Abstract:
Vascular smooth muscle cells (VSMCs) are the main stromal cells in the medial layer of the vascular wall. These cells produce the extracellular matrix (ECM) and are involved in many pathological changes in the vascular wall. Semicarbazide-sensitive amine oxidase (SSAO) and lysyl oxidase (LOX) are vascular enzymes associated with the development of atherosclerosis. In the vascular smooth muscle cells, increased SSAO activity elevates reactive oxygen species (ROS) and induces VSMCs death; increased LOX induces chemotaxis through hydrogen peroxide dependent mechanisms; and decreased LOX contributes to endothelial dysfunction. This study investigates the relationship between SSAO and LOX in VSMCs by studying their activity, protein, and mRNA levels during VSMCs passaging and after silencing the LOX gene, while using their respective substrates and inhibitors. At the basal level, LOX activity decreased with passage and its protein expression was maintained between passages. βAPN abolished LOX activity (** p < 0.01 for 8 vs. 3 and * p < 0.05 for 5 vs. 8) and had no effect on LOX protein and mRNA levels. MDL72527 reduced LOX activity at passage 3 and 5 (## p < 0.01) and had no effect on LOX protein, and mRNA expression. At the basal level, SSAO activity also decreased with passage, and its protein expression was maintained between passages.
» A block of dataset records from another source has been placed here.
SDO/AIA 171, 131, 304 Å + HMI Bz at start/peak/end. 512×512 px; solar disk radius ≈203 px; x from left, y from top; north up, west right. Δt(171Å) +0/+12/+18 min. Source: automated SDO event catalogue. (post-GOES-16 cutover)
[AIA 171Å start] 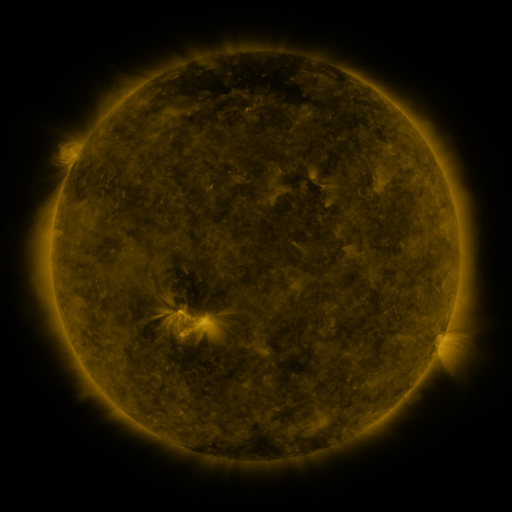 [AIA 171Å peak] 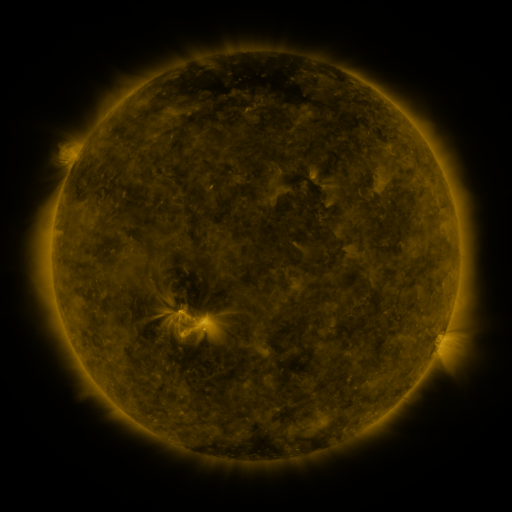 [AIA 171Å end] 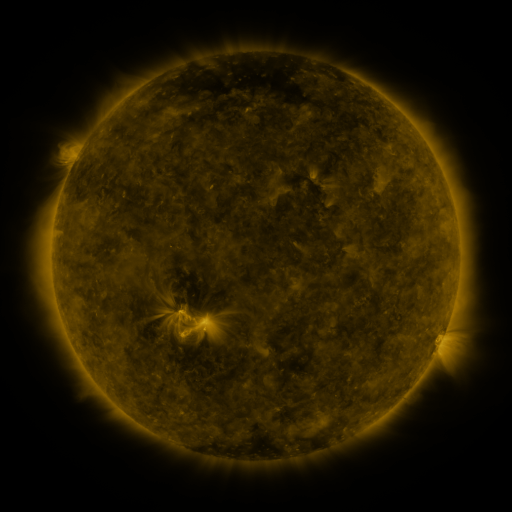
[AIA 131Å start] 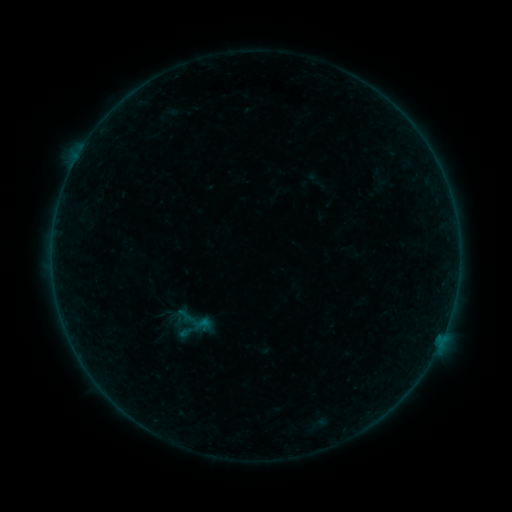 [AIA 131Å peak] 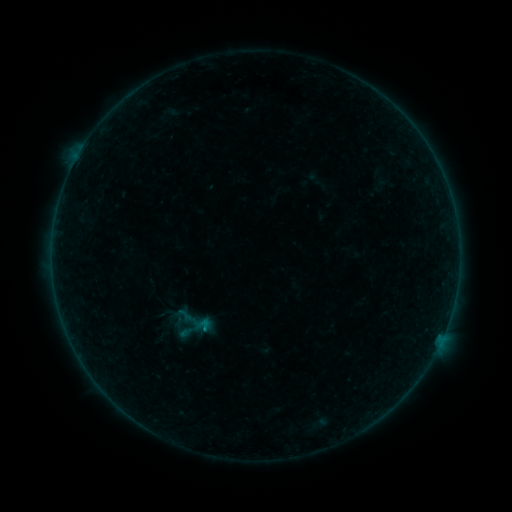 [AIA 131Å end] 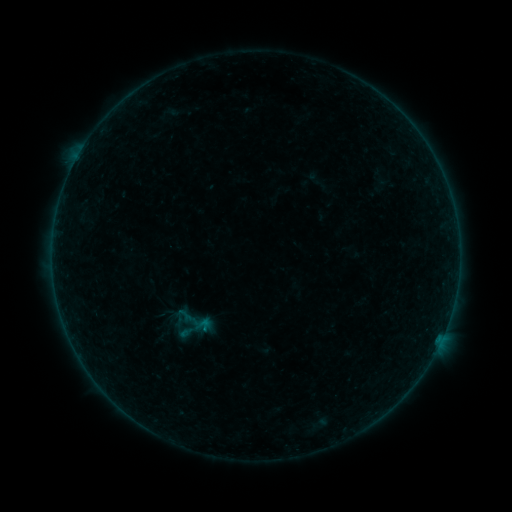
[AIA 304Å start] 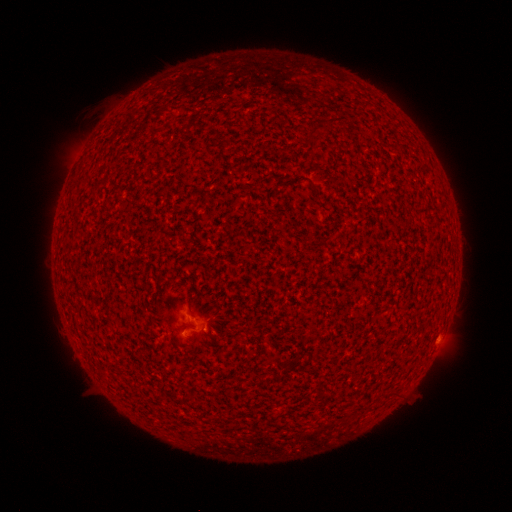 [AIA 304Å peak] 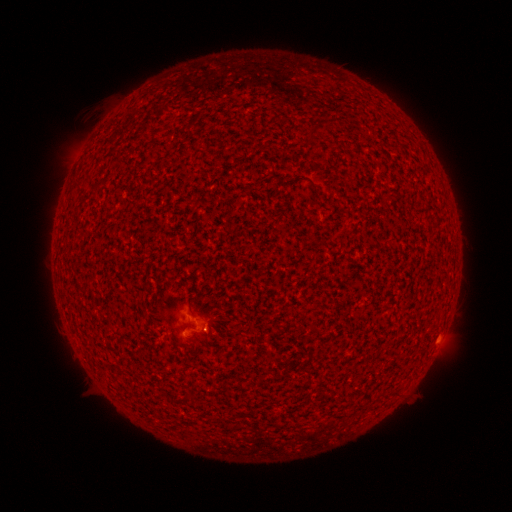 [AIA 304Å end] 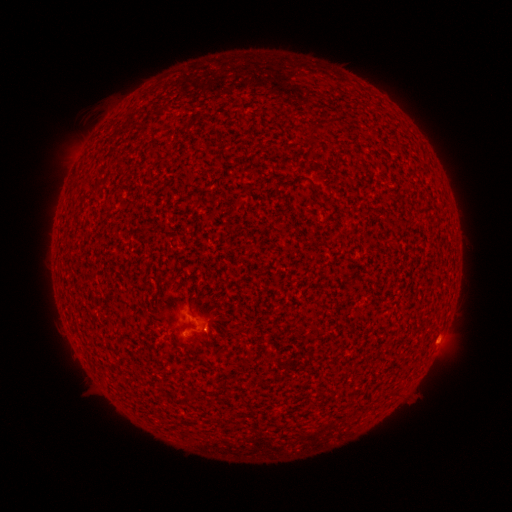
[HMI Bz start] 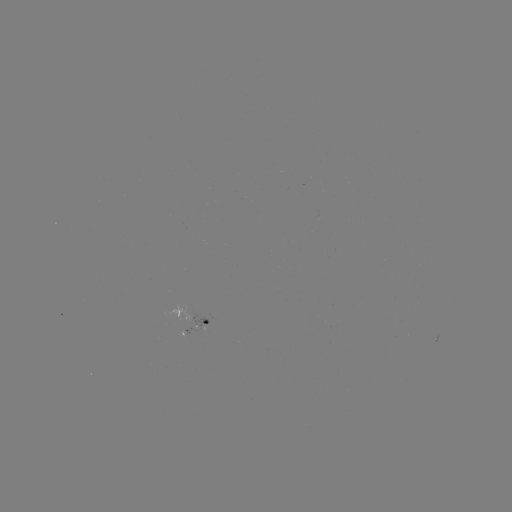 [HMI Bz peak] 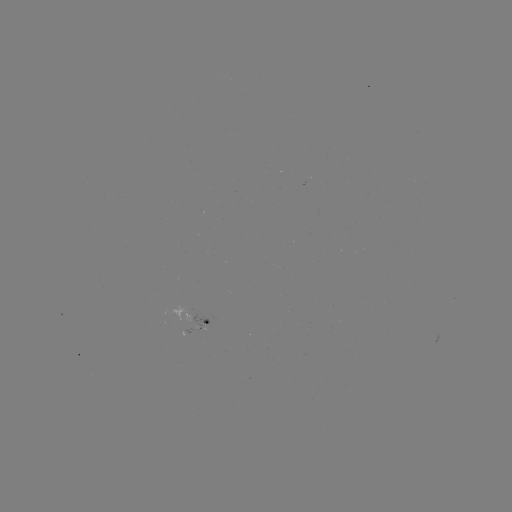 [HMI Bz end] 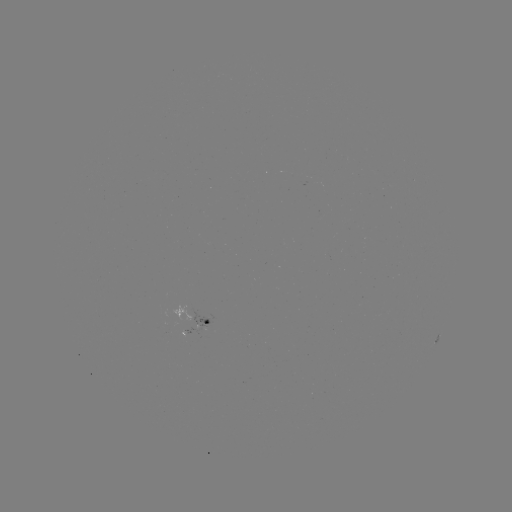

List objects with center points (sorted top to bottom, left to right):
B1.7 flare: (205, 327)
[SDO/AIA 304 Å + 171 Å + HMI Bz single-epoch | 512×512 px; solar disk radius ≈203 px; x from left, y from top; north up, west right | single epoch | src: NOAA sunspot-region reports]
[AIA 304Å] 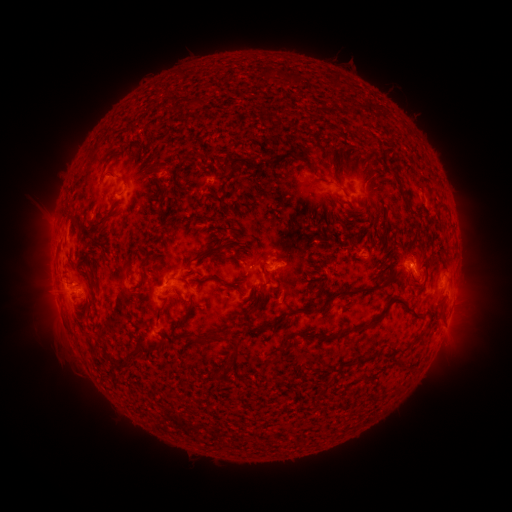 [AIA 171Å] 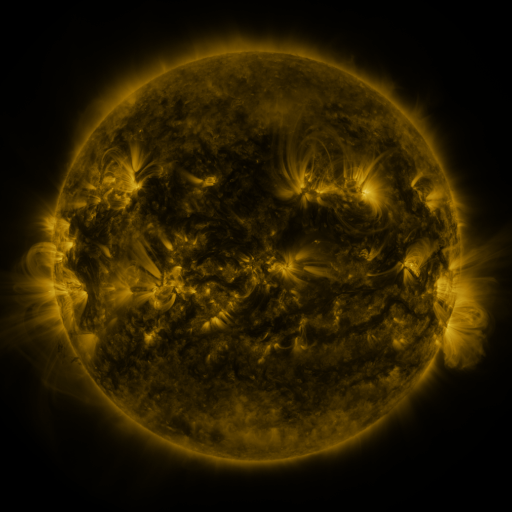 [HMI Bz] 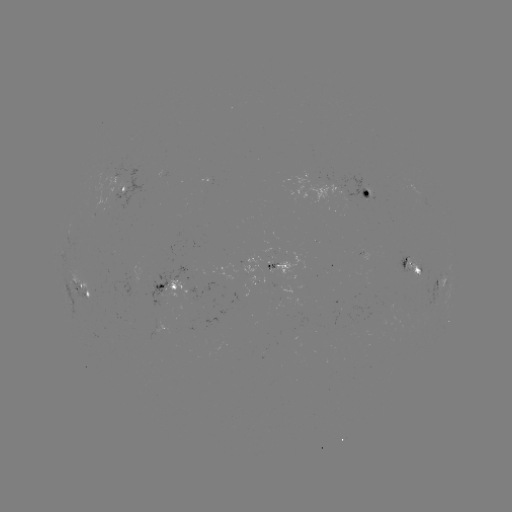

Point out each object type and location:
spotted active region: (375, 191)
spotted active region: (123, 192)
spotted active region: (410, 264)
spotted active region: (245, 270)
spotted active region: (447, 283)
spotted active region: (172, 286)
spotted active region: (85, 296)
MDL72527 abolished SSAO activity (**** p < 0.0001 for 8 vs. 3 and * p < 0.05 for 5 vs. 8), VAP-1 expression at passage 5 (** p < 0.01) and 8 (**** p < 0.0001), and Aoc3 mRNA levels at passage 8 (* p < 0.05). βAPN inhibited SSAO activity (**** p < 0.0001 for 5 vs. 3 and 8 vs. 3 and * p < 0.05 for 5 vs. 8), VAP-1 expression at passage 3 (* p < 0.05), and Aoc3 mRNA levels at passage 3 (* p < 0.05). Knockdown of the LOX gene (**** p < 0.0001 for Si6 vs. Sictrl and *** p < 0.001 for Si8 vs. Sictrl) and LOX protein (** p < 0.01 for Si6 and Si8 vs. Sictrl) in VSMCs at passage 3 resulted in a reduction in Aoc3 mRNA (#### p < 0.0001 for Si6 vs. Sictrl and ### p < 0.001 for Si8 vs. Sictrl) and VAP-1 protein (# p < 0.05 for Si8 vs. Sictrl). These novel findings demonstrate a passage dependent decrease in LOX activity and increase in SSAO activity in rat aortic VSMCs and show an association between both enzymes in early passage rat aortic VSMCs, where LOX was identified as a regulator of SSAO activity, protein, and mRNA expression.
摘要:
血管平滑肌细胞(VSMCs)是血管壁中层的主要基质细胞。这些细胞产生细胞外基质(ECM),并参与血管壁的许多病理变化。氨基脲敏感的胺氧化酶(SSAO)和赖氨酰氧化酶(LOX)是与动脉粥样硬化发展相关的血管酶。在血管平滑肌细胞中,SSAO活性的增加会提高活性氧(ROS)并诱导VSMCs死亡;LOX的增加通过过氧化氢依赖性机制诱导趋化性;LOX的减少有助于内皮功能障碍。本研究通过研究SSAO和LOX在VSMCs中的活性,蛋白质,和mRNA水平在VSMC传代和沉默LOX基因后,同时使用各自的底物和抑制剂。在基础水平,LOX活性随着传代而降低,其蛋白表达在传代之间得以维持。βAPN消除了LOX活性(8与8的**p<0.013和*p<0.05为5vs.8),对LOX卵白和mRNA程度无影响。MDL72527在第3代和第5代降低LOX活性(##p<0.01),对LOX蛋白无影响,和mRNA表达。在基础水平,SSAO活性也随着传代而下降,并且其蛋白表达在传代之间保持。MDL72527取消了SSAO活动(*****p<0.0001,为83和*p<0.05为5vs.8),第5代(**p<0.01)和第8代(***p<0.0001)时的VAP-1表达,和Aoc3mRNA水平在第8代(*p<0.05)。βAPN抑制SSAO活性(****p<0.0001,5vs.3和8vs.3和*p<0.05为5vs.8),第3代VAP-1表达(*p<0.05),和Aoc3mRNA水平在第3代(*p<0.05)。敲除LOX基因(Si6与Si6的****p<0.0001Si8与Si8的Sictrl和***p<0.001Sictrl)和LOX蛋白(Si6和Si8的**p<0.01与第3代VSMC中的Sictrl)导致Aoc3mRNA减少(Si6与###p<0.0001Si8与Si8相比,Sictrl和###p<0.001Sictrl)和VAP-1蛋白(Si8与Sictrl)。这些新发现证明了大鼠主动脉VSMC中LOX活性的传代依赖性降低和SSAO活性的增加,并显示了早期传代大鼠主动脉VSMC中两种酶之间的关联。其中LOX被确定为SSAO活性的调节剂,蛋白质,和mRNA表达。